Important things to know about Sale-leasebacks:

  1. What is a Sale-leaseback?
  2. What does an organization need to do to ensure Sale-leaseback readiness?
  3. Benefits of Sale-Leasebacks

What is a Sale-leaseback?

A sale-leaseback is a type of business transaction in which an organization sells an asset (ex: real estate or equipment) to a buyer and then leases it back from said buyer. This process provides businesses with the opportunity to free up additional funds without rescinding full control and ownership of the asset in question.

What does an organization need to do to ensure Sale-leaseback readiness?

“Ideally, the business will have their real estate in a sale-ready condition. This means there are not significant capital expenditure needs, environmental issues, or outdated systems. In addition, it is critical the business has their financials in line in order to be perceived by potential investors as a viable long-term operating entity. Lastly, be flexible! Sale-leaseback transactions are a negotiation and not one size fits all. What might work for one investor may not work for another. Be prepared to negotiate the price of the asset, the length of the lease term, rental increases, and various lease provisions.”

Jeff Jackson, Senior Vice President at CBRE

The CBRE team also shared that organizations should be committed to this transaction for the long haul in order to achieve a maximization in value, as a 15-year lease agreement will provide a much larger and more sustainable influx of capital compared to a 5-year lease.

In addition, the company should be financially viable in having a positive net worth and EBITDA and put a hefty focus on collaborating with their accounting departments to make sure the transaction is viable.

Sale-Leaseback process steps:

  1. Determine the asset your organization would like to monetize.
  2. Collaborate with potential buyers (either a real estate investor or financial institution) to identify the entity from which you will be selling and leasing the asset.
  3. Work with the buyer to agree upon the price of the asset.
  4. Develop the lease agreement with the buyer, including the terms of the lease, lease duration, rental rate and other relevant information.
  5. Ensure alignment with the accounting department to outline how the transaction will affect their books and tax standpoints.
  6. Lease the asset from the buyer and attribute the influx of cash to other growth initiatives.

Benefits of Sale-Leasebacks

Allows organizations to gain the full value of their real estate while retaining operational continuity

Sale-leasebacks provide a lucrative opportunity for organizations to realize the full value of their real estate by obtaining an influx of cash without the costly aspects of debt accrual.
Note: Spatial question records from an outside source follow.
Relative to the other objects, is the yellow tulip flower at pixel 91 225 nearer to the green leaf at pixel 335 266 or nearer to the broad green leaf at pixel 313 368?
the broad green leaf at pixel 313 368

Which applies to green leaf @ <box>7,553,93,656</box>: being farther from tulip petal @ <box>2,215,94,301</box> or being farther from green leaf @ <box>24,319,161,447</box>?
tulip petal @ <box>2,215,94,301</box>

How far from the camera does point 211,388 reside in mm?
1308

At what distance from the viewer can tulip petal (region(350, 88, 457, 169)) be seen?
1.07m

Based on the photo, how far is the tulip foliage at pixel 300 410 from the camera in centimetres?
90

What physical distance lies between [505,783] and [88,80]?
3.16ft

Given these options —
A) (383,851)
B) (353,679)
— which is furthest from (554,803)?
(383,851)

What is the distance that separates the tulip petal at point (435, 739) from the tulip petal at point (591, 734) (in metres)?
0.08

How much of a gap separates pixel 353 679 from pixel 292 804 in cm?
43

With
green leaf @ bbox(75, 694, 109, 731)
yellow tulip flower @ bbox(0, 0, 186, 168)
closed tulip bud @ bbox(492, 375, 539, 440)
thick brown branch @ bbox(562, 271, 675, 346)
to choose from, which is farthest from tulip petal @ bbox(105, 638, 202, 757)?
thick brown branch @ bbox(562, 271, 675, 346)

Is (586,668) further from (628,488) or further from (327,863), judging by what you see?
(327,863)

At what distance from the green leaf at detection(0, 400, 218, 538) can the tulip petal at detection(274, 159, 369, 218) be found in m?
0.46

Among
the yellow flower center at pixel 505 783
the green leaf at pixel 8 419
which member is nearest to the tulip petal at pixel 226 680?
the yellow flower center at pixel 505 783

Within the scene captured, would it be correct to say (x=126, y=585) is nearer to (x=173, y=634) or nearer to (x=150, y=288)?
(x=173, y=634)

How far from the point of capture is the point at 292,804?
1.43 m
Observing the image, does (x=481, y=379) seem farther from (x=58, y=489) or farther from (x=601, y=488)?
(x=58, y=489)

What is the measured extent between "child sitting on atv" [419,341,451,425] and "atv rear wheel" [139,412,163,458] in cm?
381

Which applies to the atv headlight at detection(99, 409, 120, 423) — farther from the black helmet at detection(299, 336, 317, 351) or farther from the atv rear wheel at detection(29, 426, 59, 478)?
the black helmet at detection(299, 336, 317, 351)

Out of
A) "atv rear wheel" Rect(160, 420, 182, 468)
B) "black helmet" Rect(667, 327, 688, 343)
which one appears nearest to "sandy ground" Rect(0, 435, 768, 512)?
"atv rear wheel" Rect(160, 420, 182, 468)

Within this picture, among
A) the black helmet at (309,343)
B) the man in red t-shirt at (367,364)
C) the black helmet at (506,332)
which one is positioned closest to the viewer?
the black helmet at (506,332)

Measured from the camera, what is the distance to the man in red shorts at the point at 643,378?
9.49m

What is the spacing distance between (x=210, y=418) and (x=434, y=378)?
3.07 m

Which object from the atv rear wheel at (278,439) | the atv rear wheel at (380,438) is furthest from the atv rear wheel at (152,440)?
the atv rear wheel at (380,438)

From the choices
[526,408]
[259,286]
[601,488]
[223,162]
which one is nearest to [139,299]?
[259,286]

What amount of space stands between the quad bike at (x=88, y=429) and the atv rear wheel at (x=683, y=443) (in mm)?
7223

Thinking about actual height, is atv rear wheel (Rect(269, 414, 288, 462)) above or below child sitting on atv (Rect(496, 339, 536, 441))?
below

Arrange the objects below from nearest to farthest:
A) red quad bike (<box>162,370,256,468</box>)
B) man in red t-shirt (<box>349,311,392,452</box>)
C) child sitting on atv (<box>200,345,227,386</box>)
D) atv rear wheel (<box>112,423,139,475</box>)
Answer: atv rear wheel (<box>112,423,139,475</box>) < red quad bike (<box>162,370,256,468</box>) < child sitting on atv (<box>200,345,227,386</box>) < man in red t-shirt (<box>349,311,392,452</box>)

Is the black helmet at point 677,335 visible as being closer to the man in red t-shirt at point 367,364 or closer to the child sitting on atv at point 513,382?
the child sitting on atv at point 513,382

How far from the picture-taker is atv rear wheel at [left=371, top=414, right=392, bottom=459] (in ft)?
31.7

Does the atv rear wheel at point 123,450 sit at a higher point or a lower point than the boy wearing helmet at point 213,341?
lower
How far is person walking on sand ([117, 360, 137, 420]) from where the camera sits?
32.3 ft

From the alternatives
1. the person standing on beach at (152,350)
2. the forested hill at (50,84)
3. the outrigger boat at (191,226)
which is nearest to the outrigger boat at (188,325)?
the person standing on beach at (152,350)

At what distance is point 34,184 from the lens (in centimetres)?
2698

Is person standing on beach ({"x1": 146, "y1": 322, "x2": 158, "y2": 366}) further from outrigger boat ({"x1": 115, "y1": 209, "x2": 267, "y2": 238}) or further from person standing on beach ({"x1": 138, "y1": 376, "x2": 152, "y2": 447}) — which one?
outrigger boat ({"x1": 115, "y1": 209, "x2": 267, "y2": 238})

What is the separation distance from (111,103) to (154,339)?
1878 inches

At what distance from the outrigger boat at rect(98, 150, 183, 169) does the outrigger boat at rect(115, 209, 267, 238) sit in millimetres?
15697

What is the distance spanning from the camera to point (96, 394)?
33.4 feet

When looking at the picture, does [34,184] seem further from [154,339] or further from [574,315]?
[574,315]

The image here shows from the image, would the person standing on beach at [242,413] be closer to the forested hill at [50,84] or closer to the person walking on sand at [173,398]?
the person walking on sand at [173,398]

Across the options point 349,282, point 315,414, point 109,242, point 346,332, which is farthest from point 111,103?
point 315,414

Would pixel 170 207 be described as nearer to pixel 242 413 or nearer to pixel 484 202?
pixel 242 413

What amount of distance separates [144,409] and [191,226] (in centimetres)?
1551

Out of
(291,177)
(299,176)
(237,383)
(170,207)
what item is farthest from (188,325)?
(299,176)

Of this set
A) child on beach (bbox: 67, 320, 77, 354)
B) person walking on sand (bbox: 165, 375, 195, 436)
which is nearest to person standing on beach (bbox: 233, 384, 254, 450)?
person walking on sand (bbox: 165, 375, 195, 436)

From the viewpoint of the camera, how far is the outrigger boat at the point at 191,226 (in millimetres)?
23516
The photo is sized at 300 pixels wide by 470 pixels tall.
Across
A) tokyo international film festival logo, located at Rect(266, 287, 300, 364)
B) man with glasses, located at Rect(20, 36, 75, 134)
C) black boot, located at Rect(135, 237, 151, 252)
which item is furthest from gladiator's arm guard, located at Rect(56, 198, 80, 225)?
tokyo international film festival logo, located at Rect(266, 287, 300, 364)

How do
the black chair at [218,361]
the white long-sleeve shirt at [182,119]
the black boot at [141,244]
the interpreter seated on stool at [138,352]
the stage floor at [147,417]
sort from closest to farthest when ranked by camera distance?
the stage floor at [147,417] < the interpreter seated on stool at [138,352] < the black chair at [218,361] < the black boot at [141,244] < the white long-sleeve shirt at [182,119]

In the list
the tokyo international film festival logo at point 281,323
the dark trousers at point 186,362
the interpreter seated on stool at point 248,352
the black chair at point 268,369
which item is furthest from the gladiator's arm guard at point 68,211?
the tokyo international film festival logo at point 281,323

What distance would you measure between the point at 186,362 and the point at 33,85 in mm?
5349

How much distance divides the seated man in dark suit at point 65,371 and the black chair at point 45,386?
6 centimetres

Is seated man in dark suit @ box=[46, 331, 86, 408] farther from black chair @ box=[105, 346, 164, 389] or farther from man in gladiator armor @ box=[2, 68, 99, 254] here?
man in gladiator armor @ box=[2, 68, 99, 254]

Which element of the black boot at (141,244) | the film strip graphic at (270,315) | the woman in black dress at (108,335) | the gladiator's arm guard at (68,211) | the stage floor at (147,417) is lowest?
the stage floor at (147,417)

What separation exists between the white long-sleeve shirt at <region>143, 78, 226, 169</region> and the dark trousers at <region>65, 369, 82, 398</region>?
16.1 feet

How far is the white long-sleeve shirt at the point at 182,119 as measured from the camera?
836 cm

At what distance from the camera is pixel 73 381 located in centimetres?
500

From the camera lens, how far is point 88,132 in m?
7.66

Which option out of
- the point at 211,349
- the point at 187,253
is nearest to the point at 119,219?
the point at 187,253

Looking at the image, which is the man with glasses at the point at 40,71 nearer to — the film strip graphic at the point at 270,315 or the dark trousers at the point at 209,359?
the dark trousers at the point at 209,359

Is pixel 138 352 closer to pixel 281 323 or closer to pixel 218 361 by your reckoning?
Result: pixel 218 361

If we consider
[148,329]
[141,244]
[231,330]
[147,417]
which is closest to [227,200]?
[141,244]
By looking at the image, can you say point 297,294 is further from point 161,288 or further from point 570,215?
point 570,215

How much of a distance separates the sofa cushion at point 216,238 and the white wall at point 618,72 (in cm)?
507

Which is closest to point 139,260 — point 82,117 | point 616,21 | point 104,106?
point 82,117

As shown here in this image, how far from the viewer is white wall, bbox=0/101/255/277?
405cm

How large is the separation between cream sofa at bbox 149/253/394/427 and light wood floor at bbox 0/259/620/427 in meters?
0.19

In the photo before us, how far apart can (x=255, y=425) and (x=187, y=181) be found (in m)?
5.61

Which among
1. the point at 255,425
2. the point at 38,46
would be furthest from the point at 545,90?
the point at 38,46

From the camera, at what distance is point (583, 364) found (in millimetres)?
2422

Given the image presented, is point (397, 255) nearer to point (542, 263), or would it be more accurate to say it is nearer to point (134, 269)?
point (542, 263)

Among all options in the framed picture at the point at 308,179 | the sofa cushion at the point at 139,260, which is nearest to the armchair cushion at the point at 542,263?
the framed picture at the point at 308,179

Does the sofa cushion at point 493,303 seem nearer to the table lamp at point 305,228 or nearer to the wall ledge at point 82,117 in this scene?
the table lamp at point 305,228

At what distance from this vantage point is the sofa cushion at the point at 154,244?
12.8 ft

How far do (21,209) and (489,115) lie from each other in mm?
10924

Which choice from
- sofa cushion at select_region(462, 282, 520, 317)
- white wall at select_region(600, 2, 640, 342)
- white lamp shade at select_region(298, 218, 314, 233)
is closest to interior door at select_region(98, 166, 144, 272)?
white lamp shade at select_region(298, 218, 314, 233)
This capital can then be used for additional investment opportunities (such as debt repayment or investments for growth) without causing the company to lose control or ownership of the asset.

Improves financials by moving the asset off the balance sheet

As sale-leasebacks are commonly structured as off-balance-sheet operating leases, the seller’s balance sheet will improve as it no longer contains a large, illiquid asset.

In turn, this can support the improvement of financial ratios – especially if the capital received from the sale-leaseback is attributed to debt repayment.

Provides tax benefits

As the seller becomes a tenant – and if the lease qualifies as an operating lease – organizations can receive additional tax benefits, as the rental fee is tax deductible. The specific tax benefits will depend on the location of the asset and its related accounting treatments.

Sale-leaseback success story and real-world example

A well-known private equity group needed to raise significant capital for one of their portfolio companies to pay down senior level debt. 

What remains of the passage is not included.